In terms of algorithm support, right now any clustering algorithm that has a learned cluster_centers_ and labels_ attribute will work with the visualizer. In the future, we will update this to work with hierarchical clusterers that have n_components and LDA.

Attributes:
cluster_centers_ : array of shape (n_clusters, n_features)

Searches for or creates cluster centers for the specified clustering algorithm.

embedded_centers_ : array of shape (n_clusters, 2)

The positions of all the cluster centers on the graph.

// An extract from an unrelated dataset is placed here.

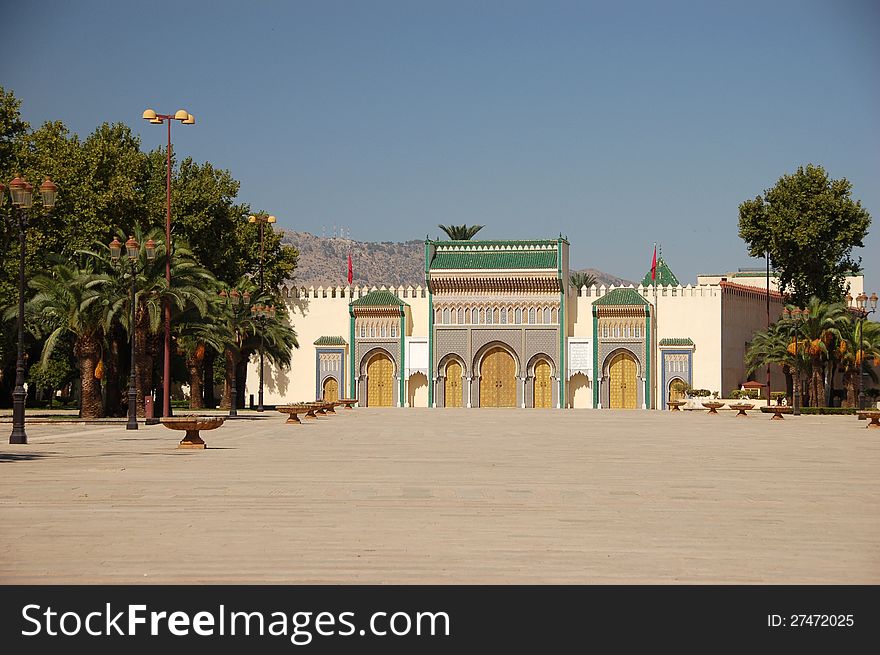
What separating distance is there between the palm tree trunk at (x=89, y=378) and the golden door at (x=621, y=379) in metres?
31.9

scores_ : array of shape (n_clusters,)

The scores of each cluster that determine its size on the graph.

fit_time_ : Timer

The time it took to fit the clustering model and perform the embedding.

cluster_centers_

Searches for or creates cluster centers for the specified clustering algorithm. This algorithm ensures that that the centers are appropriately drawn and scaled so that distance between clusters are maintained.

draw()[source]

Draw the embedded centers with their sizes on the visualization.

finalize()[source]

Finalize the visualization to create an “origin grid” feel instead of the default matplotlib feel. Set the title, remove spines, and label the grid with components. This function also adds a legend from the sizes if required.

fit(X, y=None)[source]

Fit the clustering model, computing the centers then embeds the centers into 2D space using the embedding method specified.

lax

Returns the legend axes, creating it only on demand by creating a 2” by 2” inset axes that has no grid, ticks, spines or face frame (e.g is mostly invisible). The legend can then be drawn on this axes.

transformer

Creates the internal transformer that maps the cluster center’s high dimensional space to its two dimensional space.